=== Excerpt ===
Last February, I wrote a piece about do-it-yourself alignment. I talked about a number of methods, including using strings stretched along the sides of the car, and using two tape measures to measure the distance between the fronts and backs of metal plates leaning against both wheels. I extoled the utility of the method I’d settled on—purchasing an inexpensive toe-in gauge that’s a metal bar with a sprung pointer. You hold it against the midpoint of the rear edges of the tires, set it to zero, move it to the midpoint of the front edges, and the reading is the amount of toe-in or toe-out. The advantage over strings or plates and tape measures is that it’s rigid—nothing sags—and you get a quick measurement. I used the toe-in gauge effectively and efficiently to align the front wheels on my BMW 2002tii.

However, as I found when I tried to use the toe gauge on my Lotus Europa, the disadvantage is that, on a small, low car like the Lotus, you can’t place the rigid metal bar between the midpoint of the back edges of the front tires. The body of the car itself is in the way. Thus, plates and tape measures won’t work either.

Rob Siegel - Taking another shot at do-it-yourself alignment - Rear wheel closeup
The body of the Lotus itself (arrow) is in the way of being able to position any do-it-yourself alignment device at the midpoint (yellow line) of the back of the front wheels. Rob Siegel

Now, it’s reasonable to ask, “So why not just take the car to a repair shop like any normal person would and pay for them to align it by attaching the sensors to the hubs and wheels? It’s not that expensive.” True. But the reason I was revisiting this wasn’t to align the front wheels. It was because I’d replaced the bushings between the frame and the rear trailing arms in the Lotus’ rear end, so it also needed a rear wheel alignment, and changing rear toe-in isn’t a simple twisting of threaded tie rods like on the front. It’s achieved in a very primitive Lotus-like fashion using shims—washers, really—inserted or removed between the bushing and the trailing arm. A generic alignment shop could certainly perform the toe-in measurement, but it wouldn’t have the expertise to do the shimming. A vintage car specialty shop with an alignment rack certainly could do it, but the iterative nature of the shimming needed to achieve proper alignment would certainly result in a substantial bill.

In the piece I wrote last February, I showed another option—a toe pointer bar, also sometimes referred to as a trammel bar. Instead of measuring the distance between the outer edges of the tires like the toe-in gauge I’d purchased, these require you to first spin the wheels, then scribe a line on the tires. The pointer bar is then used like a giant pair of vernier calipers to accurately measure the distance between the two scribed lines via a pair of pointers that stick up from sliding brackets, one of which is on a graduated ruler with 16th-inch marks. Actually, it doesn’t accurately measure the distances; like the toe-in gauge I bought, it accurately measures the differences between the distances at the front and rear edges. The main advertised advantage is that, by spinning the wheels and scribing a line on the tires, you ensure that you’re measuring something that’s actually parallel to the wheel hubs and not being thrown off by lettering or bulges on the tire sidewalls.

=== Instruction 1 ===
Answer these about the alignment text:
(a) On which car did the writer use the toe-in gauge to align the front wheels?
(b) On the Lotus, what is put in or taken out between the bushing and the trailing arm to change rear toe-in?
(c) What other name is given for a toe pointer bar?
=== Instruction 2 ===
Copy the alignment text word for word, everything from "However, as I" down to "won’t work either.".
The records have nothing to do with this.

=== Record list ===
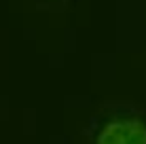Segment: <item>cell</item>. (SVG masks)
<instances>
[{
  "label": "cell",
  "instance_id": "obj_1",
  "mask_svg": "<svg viewBox=\"0 0 146 144\" xmlns=\"http://www.w3.org/2000/svg\"><path fill=\"white\" fill-rule=\"evenodd\" d=\"M95 144H146V125L140 119H117L104 125Z\"/></svg>",
  "mask_w": 146,
  "mask_h": 144
}]
</instances>
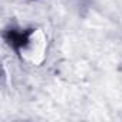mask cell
<instances>
[{"instance_id":"obj_1","label":"cell","mask_w":122,"mask_h":122,"mask_svg":"<svg viewBox=\"0 0 122 122\" xmlns=\"http://www.w3.org/2000/svg\"><path fill=\"white\" fill-rule=\"evenodd\" d=\"M35 30L33 29H16V27H10L3 33L5 40L7 42V45L10 47H13L15 52L20 53L23 49H26L30 42H32V36H33Z\"/></svg>"},{"instance_id":"obj_2","label":"cell","mask_w":122,"mask_h":122,"mask_svg":"<svg viewBox=\"0 0 122 122\" xmlns=\"http://www.w3.org/2000/svg\"><path fill=\"white\" fill-rule=\"evenodd\" d=\"M86 2H89V0H79V3H82V5H83V3H86Z\"/></svg>"}]
</instances>
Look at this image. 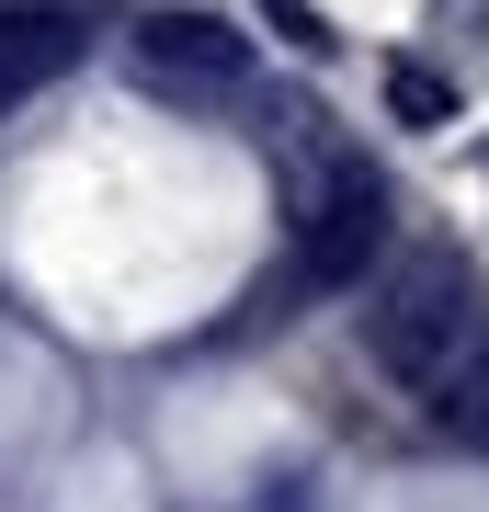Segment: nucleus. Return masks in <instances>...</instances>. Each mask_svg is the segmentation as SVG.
<instances>
[{"mask_svg": "<svg viewBox=\"0 0 489 512\" xmlns=\"http://www.w3.org/2000/svg\"><path fill=\"white\" fill-rule=\"evenodd\" d=\"M489 342V296L455 251H410L399 274L364 296V353H376V376H399L421 410L455 387V365Z\"/></svg>", "mask_w": 489, "mask_h": 512, "instance_id": "f257e3e1", "label": "nucleus"}, {"mask_svg": "<svg viewBox=\"0 0 489 512\" xmlns=\"http://www.w3.org/2000/svg\"><path fill=\"white\" fill-rule=\"evenodd\" d=\"M433 410H444V421H455V433H467V444H489V342L467 353V365H455V387H444Z\"/></svg>", "mask_w": 489, "mask_h": 512, "instance_id": "423d86ee", "label": "nucleus"}, {"mask_svg": "<svg viewBox=\"0 0 489 512\" xmlns=\"http://www.w3.org/2000/svg\"><path fill=\"white\" fill-rule=\"evenodd\" d=\"M137 80H160V92H239L251 80V35L217 12H137Z\"/></svg>", "mask_w": 489, "mask_h": 512, "instance_id": "7ed1b4c3", "label": "nucleus"}, {"mask_svg": "<svg viewBox=\"0 0 489 512\" xmlns=\"http://www.w3.org/2000/svg\"><path fill=\"white\" fill-rule=\"evenodd\" d=\"M387 251V183L364 160H330L296 228V285H364V262Z\"/></svg>", "mask_w": 489, "mask_h": 512, "instance_id": "f03ea898", "label": "nucleus"}, {"mask_svg": "<svg viewBox=\"0 0 489 512\" xmlns=\"http://www.w3.org/2000/svg\"><path fill=\"white\" fill-rule=\"evenodd\" d=\"M91 57V0H0V103L46 92Z\"/></svg>", "mask_w": 489, "mask_h": 512, "instance_id": "20e7f679", "label": "nucleus"}, {"mask_svg": "<svg viewBox=\"0 0 489 512\" xmlns=\"http://www.w3.org/2000/svg\"><path fill=\"white\" fill-rule=\"evenodd\" d=\"M387 114H399V126H455V80L399 57V69H387Z\"/></svg>", "mask_w": 489, "mask_h": 512, "instance_id": "39448f33", "label": "nucleus"}, {"mask_svg": "<svg viewBox=\"0 0 489 512\" xmlns=\"http://www.w3.org/2000/svg\"><path fill=\"white\" fill-rule=\"evenodd\" d=\"M262 23H273V35H285V46H308V57H330V23L308 12V0H262Z\"/></svg>", "mask_w": 489, "mask_h": 512, "instance_id": "0eeeda50", "label": "nucleus"}]
</instances>
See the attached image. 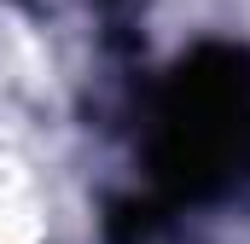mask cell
Returning <instances> with one entry per match:
<instances>
[{
    "instance_id": "1",
    "label": "cell",
    "mask_w": 250,
    "mask_h": 244,
    "mask_svg": "<svg viewBox=\"0 0 250 244\" xmlns=\"http://www.w3.org/2000/svg\"><path fill=\"white\" fill-rule=\"evenodd\" d=\"M146 175L169 215L250 192V47L198 41L169 64L146 111Z\"/></svg>"
},
{
    "instance_id": "2",
    "label": "cell",
    "mask_w": 250,
    "mask_h": 244,
    "mask_svg": "<svg viewBox=\"0 0 250 244\" xmlns=\"http://www.w3.org/2000/svg\"><path fill=\"white\" fill-rule=\"evenodd\" d=\"M169 227V209L146 192V198H117L105 209V244H151Z\"/></svg>"
}]
</instances>
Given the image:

=== Exercise result 1 ===
(a) A BMW 2002tii.
(b) Shims, which are really washers.
(c) A trammel bar.

=== Exercise result 2 ===
However, as I found when I tried to use the toe gauge on my Lotus Europa, the disadvantage is that, on a small, low car like the Lotus, you can’t place the rigid metal bar between the midpoint of the back edges of the front tires. The body of the car itself is in the way. Thus, plates and tape measures won’t work either.